La Declaración Universal de los Derechos humanos |
La aparición de nuevos casos de conflicto entre escuelas públicas y alumnas que portan el hiyab ha reabierto la polémica del velo en los centros docentes. Tanto en el episodio de Girona como en los dos más recientes de Ceuta, las autoridades educativas han decidido permitir que las niñas asistan a clase con el hiyab, desautorizando la negativa de los centros en virtud del derecho constitucional a la educación. Ha sido una decisión acertada, porque lo que está en juego no es la conveniencia, o no, de prohibir el velo en la escuela, sino la posibilidad de hacerlo con los instrumentos jurídicos existentes. Rechazar en los colegios públicos a las alumnas con hiyab supondría dictar una prohibición que, según se exige en un Estado de derecho, no tiene apoyo en una ley y que, además, podría entrar en conflicto con el artículo 27 de la Constitución.Si existe algún terreno para la polémica, y ojalá lo fuese sólo para el debate, es el de decidir si conviene aprobar una norma en la que apoyar la prohibición del hiyab. Los argumentos a favor se han buscado, por lo general, en la necesidad de prohibir el significado que se otorga al uso del velo, identificado con un símbolo de sometimiento de la mujer en el islam.
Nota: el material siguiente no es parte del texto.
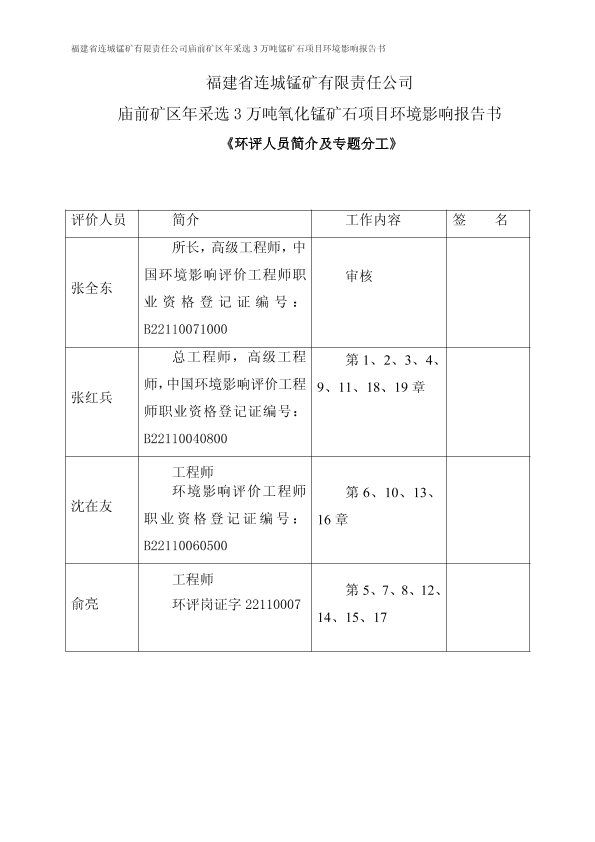 福建省连城锰矿有限责任公司庙前矿区年采选 3 万吨锰矿石项目环境影响报告书

福建省连城锰矿有限责任公司
庙前矿区年采选 3 万吨氧化锰矿石项目环境影响报告书
《环评人员简介及专题分工》

| 评价人员 | 简介 | 工作内容 | 签 名 |
|---|---|---|---|
| 张全东 | 所长，高级工程师，中国环境影响评价工程师职业资格登记证编号：B22110071000 | 审核 | |
| 张红兵 | 总工程师，高级工程师，中国环境影响评价工程师职业资格登记证编号：B22110040800 | 第 1、2、3、4、9、11、18、19 章 | |
| 沈在友 | 工程师 环境影响评价工程师职业资格登记证编号：B22110060500 | 第 6、10、13、16 章 | |
| 俞亮 | 工程师 环评岗证字 22110007 | 第 5、7、8、12、14、15、17 | |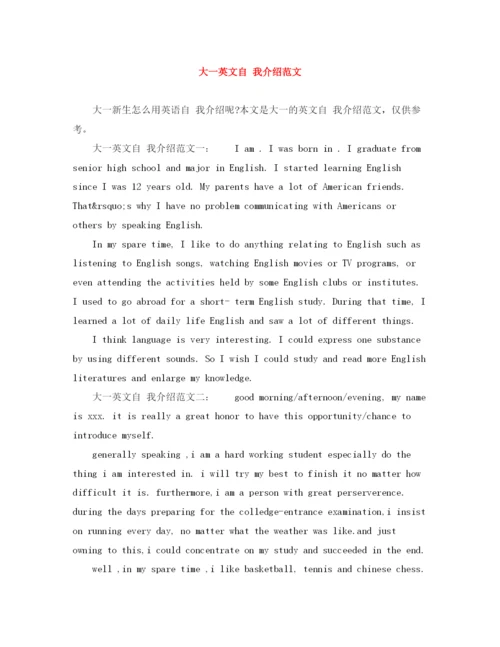 大一英文自 我介绍范文

大一新生怎么用英语自 我介绍呢?本文是大一的英文自 我介绍范文，仅供参考。

大一英文自 我介绍范文一： I am . I was born in . I graduate from senior high school and major in English. I started learning English since I was 12 years old. My parents have a lot of American friends. That&rsquo;s why I have no problem communicating with Americans or others by speaking English.

In my spare time, I like to do anything relating to English such as listening to English songs, watching English movies or TV programs, or even attending the activities held by some English clubs or institutes. I used to go abroad for a short- term English study. During that time, I learned a lot of daily life English and saw a lot of different things.

I think language is very interesting. I could express one substance by using different sounds. So I wish I could study and read more English literatures and enlarge my knowledge.

大一英文自 我介绍范文二： good morning/afternoon/evening, my name is xxx. it is really a great honor to have this opportunity/chance to introduce myself.

generally speaking ,i am a hard working student especially do the thing i am interested in. i will try my best to finish it no matter how difficult it is. furthermore,i am a person with great perserverence. during the days preparing for the colledge-entrance examination,i insist on running every day, no matter what the weather was like.and just owning to this,i could concentrate on my study and succeeded in the end.

well ,in my spare time ,i like basketball, tennis and chinese chess.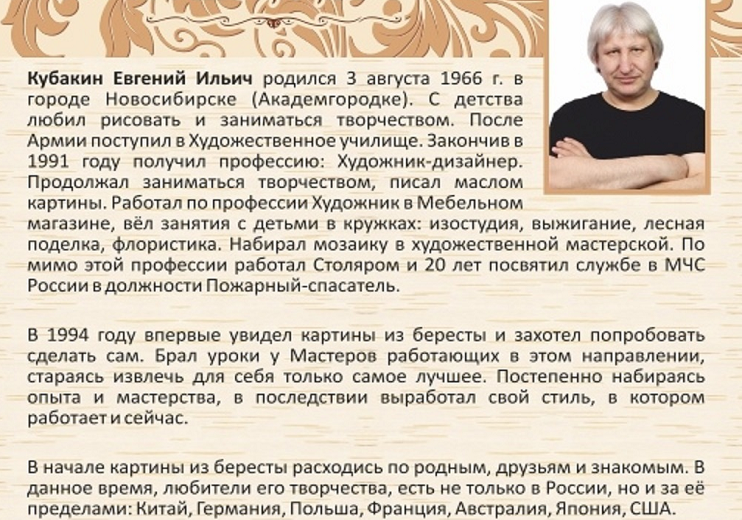 Кубакин Евгений Ильич родился 3 августа 1966 г. в городе Новосибирске (Академгородке). С детства любил рисовать и заниматься творчеством. После Армии поступил в Художественное училище. Закончив в 1991 году получил профессию: Художник-дизайнер. Продолжал заниматься творчеством, писал маслом картины. Работал по профессии Художник в Мебельном магазине, вёл занятия с детьми в кружках: изостудия, выжигание, лесная поделка, флористика. Набирал мозаику в художественной мастерской. По мимо этой профессии работал Столяром и 20 лет посвятил службе в МЧС России в должности Пожарный-спасатель.

В 1994 году впервые увидел картины из бересты и захотел попробовать сделать сам. Брал уроки у Мастеров работающих в этом направлении, стараясь извлечь для себя только самое лучшее. Постепенно набираясь опыта и мастерства, в последствии выработал свой стиль, в котором работает и сейчас.

В начале картины из бересты расходись по родным, друзьям и знакомым. В данное время, любители его творчества, есть не только в России, но и за её пределами: Китай, Германия, Польша, Франция, Австралия, Япония, США.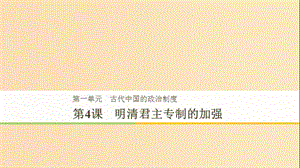 第一单元　古代中国的政治制度

第4课　明清君主专制的加强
El punto débil de este razonamiento radica en la modestia de su objetivo: si el uso de un pañuelo en la cabeza representase, en efecto, un símbolo de la discriminación de la mujer, la respuesta de una sociedad democrática sería prohibirlo en cualquier espacio público, no sólo en la escuela.
Legislar sobre el velo obligaría a toda la comunidad de estudiantes a regirse por una norma pensada sólo para una exigua minoría de ellos, lo que, a plazo, podría favorecer la animosidad en su contra e, incluso, la xenofobia: no habrían de faltar, por ejemplo, grupos de católicos que se quejasen de tener que renunciar a los signos de su religión por culpa del velo de las musulmanas, a las que, además, se presentaría como extranjeras. En un Estado democrático como el que está vigente en España se establece la aconfesionalidad de las instituciones precisamente para que los ciudadanos puedan optar por la fe que prefieran, o por ninguna. Si la aconfesionalidad se trasladase a la manera de vestir, aunque fuera en determinados lugares como la escuela, el problema jurídico que se abre exigiría discutir una materia distinta y altamente sensible como son los límites de la libertad religiosa.
El sistema de arbitraje entre los centros y las autoridades educativas que se ha establecido implícitamente en los casos de Girona y de Ceuta, así como el que ya se produjo en El Escorial en 2002, no es en el fondo una solución tan desacertada como se ha repetido durante los últimos días.